Home / Politics / Policy /  India relies on private hospitals, reveals NSSO survey

Mumbai: Over 72% of the rural and 79% of the urban population rely on private hospitals for treatment, says a recent survey conducted by the National Sample Survey Office (NSSO).

During a 15-day reference period, 89 of every 1,000 persons—Proportion of Ailing Persons (PAP)—reported an illness in rural India, against 118 persons in urban areas.

Though the number of people in need of treatment is lesser in rural India, the untreated spell was higher in rural areas, reveals the survey.

The survey conducted from January to June 2014 was aimed at generating basic quantitative information on the health sector. The sample consisted of 4,577 villages and 3,720 urban blocks. The survey included 36,480 households in rural India and 29,452 in urban India.

Considering medical treatment of an ailing person as someone who was an in-patient in any medical institution, the survey found that in the urban population 4.4% were hospitalised at some time during a reference period of one year while this ratio was 3.5% in rural India.

In rural India, 42% of hospitalised treatment was carried out in public hospitals. In urban India, the corresponding figure were 32%.

The survey also showed a clear preference for allopathic treatment (90%) over AYUSH (ayurveda, yoga, unani, siddha and homoeopathy) in both rural and urban areas.

Since both rural and urban sets depended on private hospitals for treatment, their spending for hospitalisation was also higher. The average cost of treatment in a private hospital was 25,850 as compared to 6,120 charged in a public hospital.

The highest expenditure was recorded for treatment of cancer ( 56,712), followed by that for cardiovascular diseases ( 31,647). Average medical expenditure per non-hospitalisation case was 509 in rural India and 639 in urban India.

“The minimum budget for public health should be at least 3-5% of the GDP and we are not even close to that. Dependence of the population on private hospitals shows a trust deficit in the public health services amongst people," said Dr Rana Mehta, executive director, Healthcare Practice, PwC.

Incidentally, 86% of rural and 82% of urban population are not covered under any scheme of health expenditure support.
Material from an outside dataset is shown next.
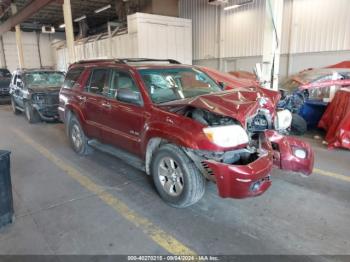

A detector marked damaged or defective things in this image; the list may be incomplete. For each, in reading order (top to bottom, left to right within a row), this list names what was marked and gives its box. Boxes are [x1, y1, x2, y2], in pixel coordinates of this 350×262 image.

crumpled hood [159, 89, 262, 125]
damaged red suv [58, 58, 314, 208]
broken headlight [202, 124, 249, 147]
To pay for treatment, rural households primarily depended on their ‘household income/savings’ (68%) and on borrowings (25%) whereas urban households relied much more on their ‘income/saving’ (75%) for financing expenditure on hospitalisation, than on borrowings (only 18%).

Only 12% of urban and 13% of the rural population is under health protection coverage through Rastriya Swasthya Bima Yojana (RSBY) or similar government schemes.

“Approximately 22% of Indians are below poverty line and if their savings are being used to pay for health then this could indicate one of the contributing factors to their poverty," Mehta said. He said RSBY had failed to make an impact.